Byron York rescues from the memory hole a prescient June 2009 exchange between Georgia Rep. Tom Price and Obama CEA Chair Christina Romer. The exchange took place in a House Education and Labor Committee hearing on a draft of Obamacare. As Byron explains, “Price pressed Romer to cite a basis for the president’s [“if you like your health care plan, you can keep your health care plan”] promise, and in the process predicted much of what would happen more than four years later, in late 2013. Obama’s promise fell apart right there in the hearing room.” Here is the exchange:
REP. PRICE: You also mentioned, as other folks have, that the president’s goal — and it’s reiterated over and over and over — that if you like your current plan or if you like your current doctor, you can keep them. Do you know where that is in the bill?
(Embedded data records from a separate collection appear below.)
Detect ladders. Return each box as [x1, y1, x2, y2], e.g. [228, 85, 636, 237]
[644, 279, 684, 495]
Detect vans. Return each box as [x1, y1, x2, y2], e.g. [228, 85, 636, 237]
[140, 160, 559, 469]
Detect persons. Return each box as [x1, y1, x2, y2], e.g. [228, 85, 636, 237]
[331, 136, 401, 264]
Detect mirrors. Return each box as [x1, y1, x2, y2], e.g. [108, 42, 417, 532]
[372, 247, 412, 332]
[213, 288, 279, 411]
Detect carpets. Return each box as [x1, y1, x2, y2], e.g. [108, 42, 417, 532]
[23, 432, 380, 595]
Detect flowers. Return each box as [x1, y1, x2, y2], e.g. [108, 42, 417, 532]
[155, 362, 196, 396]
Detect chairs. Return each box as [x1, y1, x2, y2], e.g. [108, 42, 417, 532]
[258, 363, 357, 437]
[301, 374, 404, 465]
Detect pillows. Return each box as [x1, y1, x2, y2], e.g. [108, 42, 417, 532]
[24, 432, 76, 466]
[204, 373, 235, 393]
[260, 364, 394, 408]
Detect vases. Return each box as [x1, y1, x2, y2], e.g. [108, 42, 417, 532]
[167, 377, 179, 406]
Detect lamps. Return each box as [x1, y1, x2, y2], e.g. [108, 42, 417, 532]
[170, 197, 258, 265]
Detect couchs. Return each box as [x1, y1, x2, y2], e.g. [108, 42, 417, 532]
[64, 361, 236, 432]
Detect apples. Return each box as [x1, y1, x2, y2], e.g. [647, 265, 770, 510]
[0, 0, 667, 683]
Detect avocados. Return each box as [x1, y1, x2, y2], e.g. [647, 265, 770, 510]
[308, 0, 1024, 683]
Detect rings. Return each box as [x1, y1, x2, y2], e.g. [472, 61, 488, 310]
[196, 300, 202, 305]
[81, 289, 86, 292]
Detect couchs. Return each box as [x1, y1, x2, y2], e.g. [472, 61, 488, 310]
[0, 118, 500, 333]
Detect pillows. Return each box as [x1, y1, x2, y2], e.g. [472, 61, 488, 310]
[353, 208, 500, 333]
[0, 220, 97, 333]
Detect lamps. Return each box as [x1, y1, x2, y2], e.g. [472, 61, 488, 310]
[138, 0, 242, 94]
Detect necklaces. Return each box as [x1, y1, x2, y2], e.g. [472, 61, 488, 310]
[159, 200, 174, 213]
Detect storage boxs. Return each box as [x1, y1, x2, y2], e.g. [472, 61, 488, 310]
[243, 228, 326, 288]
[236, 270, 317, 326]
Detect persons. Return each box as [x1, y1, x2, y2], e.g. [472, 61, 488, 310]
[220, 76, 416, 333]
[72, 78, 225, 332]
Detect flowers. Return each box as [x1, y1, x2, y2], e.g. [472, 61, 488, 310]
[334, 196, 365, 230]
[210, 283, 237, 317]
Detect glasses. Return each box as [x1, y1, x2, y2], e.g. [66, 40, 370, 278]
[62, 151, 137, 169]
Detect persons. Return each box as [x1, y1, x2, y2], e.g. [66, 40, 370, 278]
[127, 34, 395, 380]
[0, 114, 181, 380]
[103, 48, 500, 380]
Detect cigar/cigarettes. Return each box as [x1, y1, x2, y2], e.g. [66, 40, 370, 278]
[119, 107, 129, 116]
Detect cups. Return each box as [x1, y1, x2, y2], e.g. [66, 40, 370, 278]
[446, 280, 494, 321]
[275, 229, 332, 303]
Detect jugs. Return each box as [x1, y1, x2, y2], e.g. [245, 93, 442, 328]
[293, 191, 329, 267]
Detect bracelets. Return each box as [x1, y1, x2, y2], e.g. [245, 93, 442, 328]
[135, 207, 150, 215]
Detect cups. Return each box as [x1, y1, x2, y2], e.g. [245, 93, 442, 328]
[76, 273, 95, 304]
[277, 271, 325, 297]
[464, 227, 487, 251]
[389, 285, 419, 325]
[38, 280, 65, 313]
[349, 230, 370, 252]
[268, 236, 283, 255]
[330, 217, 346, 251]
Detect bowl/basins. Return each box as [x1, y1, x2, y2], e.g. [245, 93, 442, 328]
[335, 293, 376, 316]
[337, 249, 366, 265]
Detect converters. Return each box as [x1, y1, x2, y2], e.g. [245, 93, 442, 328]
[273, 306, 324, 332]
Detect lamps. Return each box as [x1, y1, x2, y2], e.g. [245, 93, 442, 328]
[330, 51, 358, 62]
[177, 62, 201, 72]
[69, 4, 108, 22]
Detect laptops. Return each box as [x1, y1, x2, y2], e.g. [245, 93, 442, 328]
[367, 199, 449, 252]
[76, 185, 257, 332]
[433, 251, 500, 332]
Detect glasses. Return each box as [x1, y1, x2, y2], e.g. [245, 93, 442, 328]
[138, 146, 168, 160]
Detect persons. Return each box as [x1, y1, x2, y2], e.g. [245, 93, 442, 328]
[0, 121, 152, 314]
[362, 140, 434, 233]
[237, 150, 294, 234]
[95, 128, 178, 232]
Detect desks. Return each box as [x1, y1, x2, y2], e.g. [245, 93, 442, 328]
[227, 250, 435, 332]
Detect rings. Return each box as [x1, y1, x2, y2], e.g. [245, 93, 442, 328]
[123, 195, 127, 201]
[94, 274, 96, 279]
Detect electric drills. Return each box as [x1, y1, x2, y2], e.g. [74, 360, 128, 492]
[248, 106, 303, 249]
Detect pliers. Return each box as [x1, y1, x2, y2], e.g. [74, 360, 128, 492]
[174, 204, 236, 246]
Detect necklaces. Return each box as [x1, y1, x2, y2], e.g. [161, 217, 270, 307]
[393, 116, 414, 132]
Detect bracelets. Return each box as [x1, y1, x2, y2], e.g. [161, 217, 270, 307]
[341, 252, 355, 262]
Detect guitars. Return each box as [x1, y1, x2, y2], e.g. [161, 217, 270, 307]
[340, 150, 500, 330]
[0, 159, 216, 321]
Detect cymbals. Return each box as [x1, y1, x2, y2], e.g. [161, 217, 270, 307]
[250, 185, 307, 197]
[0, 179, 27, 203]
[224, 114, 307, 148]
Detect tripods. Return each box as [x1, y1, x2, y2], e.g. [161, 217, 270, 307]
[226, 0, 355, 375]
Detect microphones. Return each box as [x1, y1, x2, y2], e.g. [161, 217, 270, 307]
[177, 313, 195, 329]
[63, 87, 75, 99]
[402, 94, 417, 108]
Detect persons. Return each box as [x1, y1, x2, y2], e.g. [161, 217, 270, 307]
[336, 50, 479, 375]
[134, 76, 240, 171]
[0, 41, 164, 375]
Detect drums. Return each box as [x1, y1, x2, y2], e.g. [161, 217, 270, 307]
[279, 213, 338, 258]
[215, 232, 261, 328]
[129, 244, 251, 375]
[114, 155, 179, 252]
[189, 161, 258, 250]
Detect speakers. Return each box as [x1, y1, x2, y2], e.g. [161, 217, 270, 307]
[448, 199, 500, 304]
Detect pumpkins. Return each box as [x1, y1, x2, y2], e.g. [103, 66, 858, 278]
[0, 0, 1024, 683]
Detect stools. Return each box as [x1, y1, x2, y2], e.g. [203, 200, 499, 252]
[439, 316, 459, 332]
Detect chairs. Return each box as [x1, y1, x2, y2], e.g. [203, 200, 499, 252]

MS. ROMER: Absolutely. And things like the employer mandate is part of making sure that large employers that today — the vast majority of them do provide health insurance. One of the things that’s —
REP. PRICE: I’m asking about if an individual likes their current plan and maybe they don’t get it through their employer and maybe in fact their plan doesn’t comply with every parameter of the current draft bill, how are they going to be able to keep that?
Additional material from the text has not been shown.